Anonymous
Pacific
During the summer I spent in Monterey, I came to believe that every man and woman working as a fisher possessed a trace of magic.
The fishers could accurately forecast the day’s weather by a fleeting haze of fog or an imperceptible shift in the smell of the salty air.
The fishers could distinguish species of fish by the way the water roiled and rose underneath a boat.
They could even locate elusive places in the vastness of the open ocean by the subtle contours of the bottom and the fluctuating patterns of the tides.
Fishers possess a myriad of other unique characteristics as well: the capacity to endure boredom, loneliness, and separation; instincts, cultivated by experience, that precipitate assured responses to unanticipated emergencies; loyalty to each other, paired with trust in themselves, and a fervent independence, sometimes at the cost of comfort and family.

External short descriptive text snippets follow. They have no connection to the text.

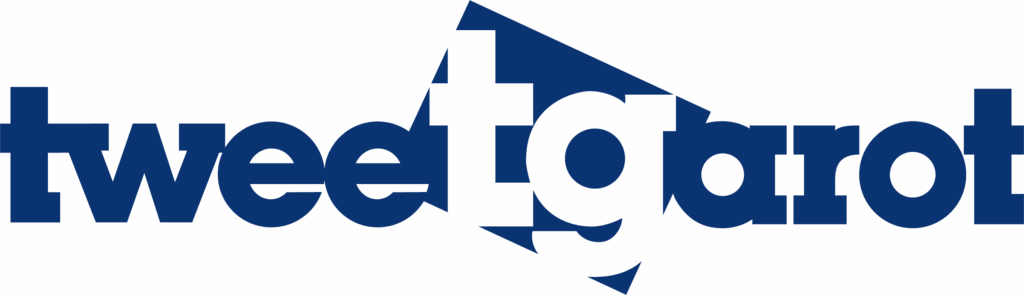 Tweet/Garot Mechanical, Inc. logo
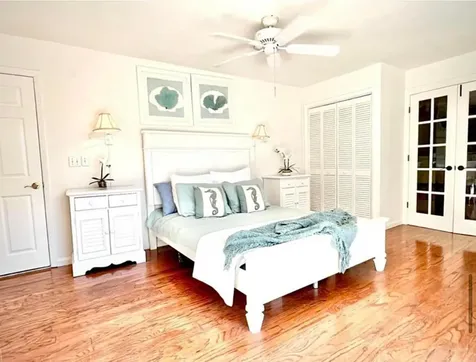 1014 Lewis Cove Delray Beach FL 33483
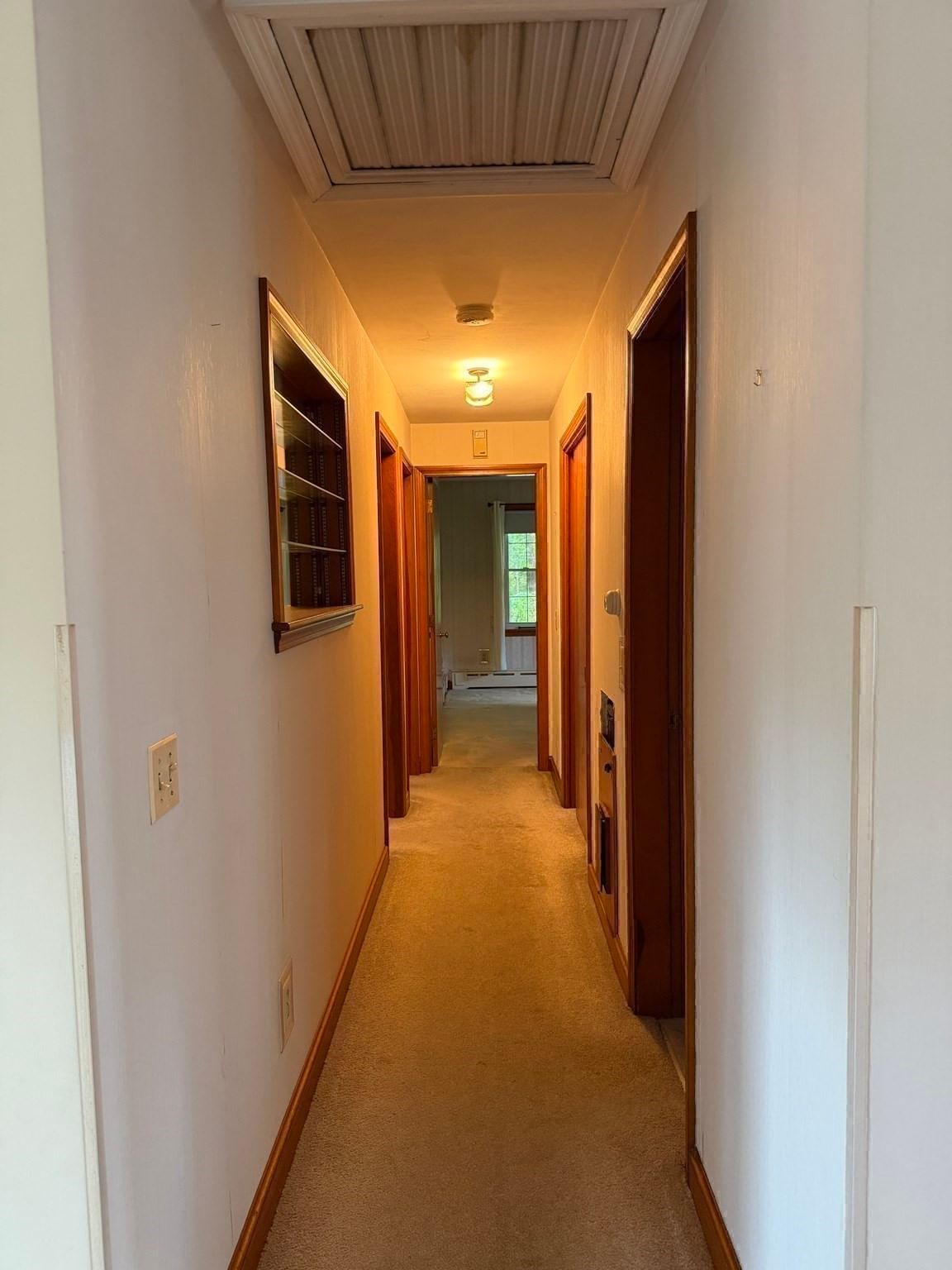 400 Shearer St Palmer — Photo 16 of 42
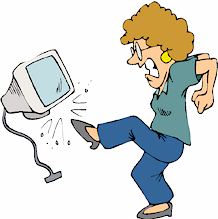 ADSA: Sagteware Ontwikkeling en Ondersteuningsdienste ...Bly kalm! Daar is 'n oplossing ADSA: Sagteware Ontwikkeling en Ondersteuningsdienste ...Bly kalm! Daar is 'n oplossing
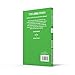 The Times Quick Crossword Book 2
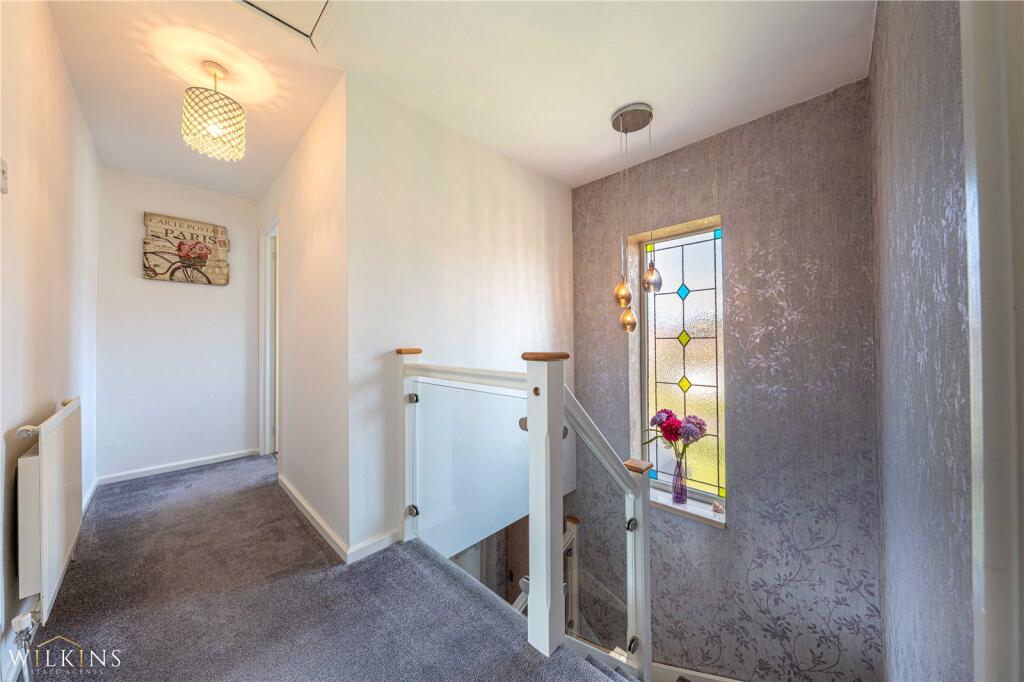 Additional image 10 of Brookside Road, Mile Oak, Tamworth, Staffordshire, B78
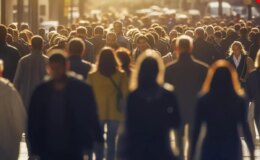 İşte nüfusu düşen 33 şehir! Tek tek listeledik, şaşırtıcı iller var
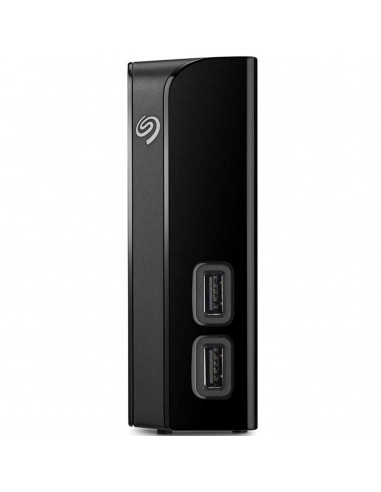 DISCO DURO EXTERNO 6TB SEAGATE BACKUP...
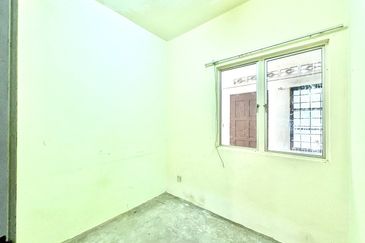 Seksyen 4, Bandar Baru Bangi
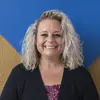 Karen Koehler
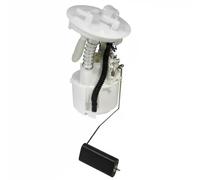 Bomba de combustible FG1050-12B1 DELPHI para RENAULT MEGANE I MEGANE I Coach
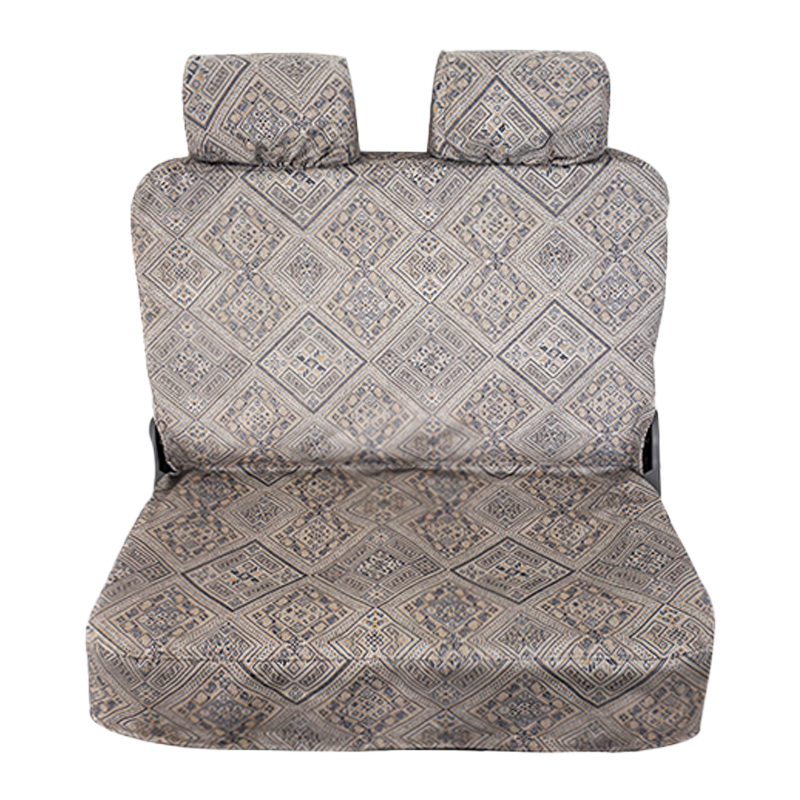 越衣纺工 A2款椅套 55*87*54cm 可定制 个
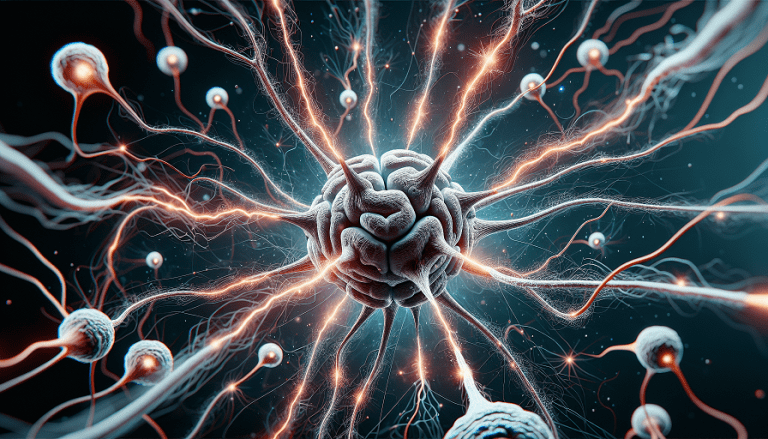 always on culture less productive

Lying back on the damp nets stacked in an abandoned skiff, I could afford to romanticize their life; to allow myself to be ignorant of the less pleasant aspects of an occupation that had a higher mortality rate than steelworkers or aircraft pilots. The summer breeze filled me with warmth, despite my constant drowsiness and creeping anxiety about the upcoming school year. Time paused for those moments, and I daydreamed about sailing away and never returning to land, propelled by a strong swell of wind and the steady waves of the ocean.
The most reasonable alternative to escaping aboard a fishing vessel ended up being a summer pass to Monterey Bay Aquarium. This allowed me to lurk among tourists and enclosed kelp forests for hours every day, flitting between sea turtles, stingrays, and the pungent scent of sunscreen and salt. But the enchantment of the aquarium began to dissipate as the summer slipped away. Everything felt too civilized, too artificial. The collection of aquatic life housed in the aquarium seemed less and less like a display of humanity’s knowledge of its surroundings and more and more like a demonstration of power, exhibiting how nature could be tamed, organized, collected, and dissected.
It was raining hard on my last day in Monterey, but a trek to the aquarium was necessary because I needed to say my goodbyes to a family of lumbering manatees I became attached to. As I was walking there, mentally rehearsing my parting speech to the manatees, I glanced across the street and saw the early morning fishers. I watched them skillfully haul their nets up from the depths of the bay one last time, like magicians pulling rabbits from hats, their powers inextricably tied to the water beneath them.
After publication, the author asked that his/her name be removed for personal reasons.